First time firing a gun, 9-year-old Missouri girl uses .357 Magnum to take first deer
She’d never fired a gun, never taken a shot.
But her dad’s Smith & Wesson .357 Magnum revolver felt comfortable in her hands when she held it in the family’s living room.
So during Missouri’s youth hunting season in late October, 9-year-old Maggie Brooks of Rogersville used that revolver and shot her first deer, an 8-point whitetail, according to the Springfield News-Leader.
“I shot the buck,” she told the newspaper, admitting that her hands were “shaking a little bit. It sounded really loud!”
It was her first hunting trip, and her dad, Warren, was with her. He said they spent a couple of evenings practicing in the living room so Maggie could get the feel and grip of the gun, and aim it.
From their deer stand the next day near Marshfield, they were just about to give up after hours in the cold when the buck appeared, about 30, 40 yards from the stand, Brooks told the newspaper.
“We went through just like we practiced. I cocked the hammer and handed it to her. She got her aim and that deer walked and turned broadside,” he said. “He was 15 yards from the stand.”
Maggie took her shot and dropped the deer to the ground.
It can be challenging to use that revolver because hunters must get closer to the game and be more precise with their shot. But the .357 Magnum is perfectly viable for hunting deer and black bear, preaches American Hunter magazine.
“In a rifle, it’s a solid 75-100 yard gun, and in a pistol, I’ve seen some guys print groups at 50 yards so small it’d raise your eyebrows” Philip Massaro wrote for the magazine in April.

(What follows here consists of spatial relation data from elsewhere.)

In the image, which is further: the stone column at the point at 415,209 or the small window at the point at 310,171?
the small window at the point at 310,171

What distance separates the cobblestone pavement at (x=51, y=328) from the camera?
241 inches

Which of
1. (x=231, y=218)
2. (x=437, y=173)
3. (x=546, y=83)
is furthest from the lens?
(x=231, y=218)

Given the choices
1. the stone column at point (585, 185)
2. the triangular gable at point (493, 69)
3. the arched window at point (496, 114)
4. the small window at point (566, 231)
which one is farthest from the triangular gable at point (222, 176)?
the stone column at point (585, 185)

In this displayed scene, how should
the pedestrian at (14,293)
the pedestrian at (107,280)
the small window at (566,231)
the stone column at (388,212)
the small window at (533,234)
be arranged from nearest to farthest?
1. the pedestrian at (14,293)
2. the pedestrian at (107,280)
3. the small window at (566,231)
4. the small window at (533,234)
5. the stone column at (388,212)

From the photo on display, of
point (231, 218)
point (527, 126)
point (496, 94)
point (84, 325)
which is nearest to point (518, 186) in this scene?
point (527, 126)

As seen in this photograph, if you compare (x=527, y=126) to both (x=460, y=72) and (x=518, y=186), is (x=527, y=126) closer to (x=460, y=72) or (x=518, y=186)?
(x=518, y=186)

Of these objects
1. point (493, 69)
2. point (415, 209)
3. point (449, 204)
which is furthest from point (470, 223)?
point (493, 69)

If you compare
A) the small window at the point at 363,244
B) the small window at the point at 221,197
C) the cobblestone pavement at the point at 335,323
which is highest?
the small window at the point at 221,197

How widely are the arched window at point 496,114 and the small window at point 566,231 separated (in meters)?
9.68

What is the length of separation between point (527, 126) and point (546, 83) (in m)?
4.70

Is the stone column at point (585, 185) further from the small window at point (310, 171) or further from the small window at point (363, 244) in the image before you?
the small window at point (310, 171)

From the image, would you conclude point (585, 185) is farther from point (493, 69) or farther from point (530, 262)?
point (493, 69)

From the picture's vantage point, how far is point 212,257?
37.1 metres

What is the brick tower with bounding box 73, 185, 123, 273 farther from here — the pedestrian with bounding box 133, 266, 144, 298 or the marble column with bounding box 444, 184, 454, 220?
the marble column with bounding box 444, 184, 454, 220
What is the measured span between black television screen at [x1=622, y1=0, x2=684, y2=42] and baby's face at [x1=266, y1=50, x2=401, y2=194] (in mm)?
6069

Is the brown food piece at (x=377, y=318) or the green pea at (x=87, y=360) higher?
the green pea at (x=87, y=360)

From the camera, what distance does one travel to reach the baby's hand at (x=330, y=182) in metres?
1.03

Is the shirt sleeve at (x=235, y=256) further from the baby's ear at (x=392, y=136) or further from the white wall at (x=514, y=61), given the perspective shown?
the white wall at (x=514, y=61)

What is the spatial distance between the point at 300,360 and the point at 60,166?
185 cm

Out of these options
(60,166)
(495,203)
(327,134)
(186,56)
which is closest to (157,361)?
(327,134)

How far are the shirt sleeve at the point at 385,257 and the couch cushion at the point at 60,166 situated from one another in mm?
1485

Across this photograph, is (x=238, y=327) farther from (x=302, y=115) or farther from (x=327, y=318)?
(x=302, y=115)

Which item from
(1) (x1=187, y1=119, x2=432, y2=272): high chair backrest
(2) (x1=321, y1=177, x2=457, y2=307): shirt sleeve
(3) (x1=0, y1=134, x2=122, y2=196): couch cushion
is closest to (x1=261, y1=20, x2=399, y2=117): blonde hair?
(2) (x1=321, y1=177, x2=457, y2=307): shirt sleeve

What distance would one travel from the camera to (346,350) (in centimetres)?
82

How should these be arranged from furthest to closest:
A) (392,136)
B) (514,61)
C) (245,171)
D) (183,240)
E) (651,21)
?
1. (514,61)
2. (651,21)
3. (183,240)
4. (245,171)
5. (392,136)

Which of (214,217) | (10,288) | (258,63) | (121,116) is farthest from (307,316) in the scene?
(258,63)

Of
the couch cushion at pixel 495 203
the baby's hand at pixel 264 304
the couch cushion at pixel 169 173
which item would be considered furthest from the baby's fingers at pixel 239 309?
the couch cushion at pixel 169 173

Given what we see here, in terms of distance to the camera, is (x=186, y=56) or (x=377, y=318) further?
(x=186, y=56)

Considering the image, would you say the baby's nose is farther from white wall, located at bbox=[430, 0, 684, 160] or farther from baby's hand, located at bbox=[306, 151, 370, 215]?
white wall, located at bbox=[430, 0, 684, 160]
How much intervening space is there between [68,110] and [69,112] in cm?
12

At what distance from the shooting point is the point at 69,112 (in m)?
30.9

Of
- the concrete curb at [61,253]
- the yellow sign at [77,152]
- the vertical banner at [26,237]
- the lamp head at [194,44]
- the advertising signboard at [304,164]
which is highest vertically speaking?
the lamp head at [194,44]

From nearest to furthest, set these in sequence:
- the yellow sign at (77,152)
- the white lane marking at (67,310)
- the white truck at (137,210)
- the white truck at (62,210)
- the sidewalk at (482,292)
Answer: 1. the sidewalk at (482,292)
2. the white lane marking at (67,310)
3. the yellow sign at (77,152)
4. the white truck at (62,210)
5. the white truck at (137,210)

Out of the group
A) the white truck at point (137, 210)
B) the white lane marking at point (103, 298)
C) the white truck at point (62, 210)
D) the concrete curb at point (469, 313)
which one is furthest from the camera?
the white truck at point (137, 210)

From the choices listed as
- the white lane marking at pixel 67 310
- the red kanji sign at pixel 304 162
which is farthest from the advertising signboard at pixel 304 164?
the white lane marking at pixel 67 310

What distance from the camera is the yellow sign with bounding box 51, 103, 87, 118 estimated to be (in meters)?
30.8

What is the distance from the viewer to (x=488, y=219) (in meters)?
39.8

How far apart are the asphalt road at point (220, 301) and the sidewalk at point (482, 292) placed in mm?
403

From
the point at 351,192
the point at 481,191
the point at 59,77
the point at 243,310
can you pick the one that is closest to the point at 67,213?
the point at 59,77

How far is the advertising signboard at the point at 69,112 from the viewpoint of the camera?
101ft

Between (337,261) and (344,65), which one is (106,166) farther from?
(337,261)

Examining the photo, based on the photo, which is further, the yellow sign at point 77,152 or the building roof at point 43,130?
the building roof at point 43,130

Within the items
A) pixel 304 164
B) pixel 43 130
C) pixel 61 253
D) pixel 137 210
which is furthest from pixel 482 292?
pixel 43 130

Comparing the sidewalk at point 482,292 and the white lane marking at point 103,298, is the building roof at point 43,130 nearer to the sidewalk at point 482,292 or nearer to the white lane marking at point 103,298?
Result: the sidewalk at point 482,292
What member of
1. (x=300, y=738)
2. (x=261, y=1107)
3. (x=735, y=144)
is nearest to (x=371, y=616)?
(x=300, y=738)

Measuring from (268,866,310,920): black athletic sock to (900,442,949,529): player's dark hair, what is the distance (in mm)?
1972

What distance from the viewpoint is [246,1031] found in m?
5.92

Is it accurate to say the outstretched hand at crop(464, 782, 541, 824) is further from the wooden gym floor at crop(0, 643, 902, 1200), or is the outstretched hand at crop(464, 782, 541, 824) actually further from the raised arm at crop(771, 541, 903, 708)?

Since Maggie didn’t kill the deer, her dad stepped in and finished the job. That was a no-no, though. Maggie should have finished off the deer herself, according to Missouri hunting rules requiring young hunters to be prepared for every step of the kill, conservation officials told the News-Leader.
Many adults don’t know it’s against the rules for them to put a deer out of its misery during youth deer hunting season, Jason Dickey, a Missouri Department of Conservation regional protection supervisor, told the News-Leader.
“Even if the adult thinks they’re doing the right thing, the youth should be the one to put that deer down,” Dickey told the paper. “It would be good, before a hunt, to have that conversation: ‘What are we going to do if that happens?’”
Brooks, though, feels he made the right decision.
“After the buck dropped, I was faced with the decision to either let the deer suffer until it eventually died, try to get Maggie close enough to finish it off, or finish it myself; I chose the latter,” he said.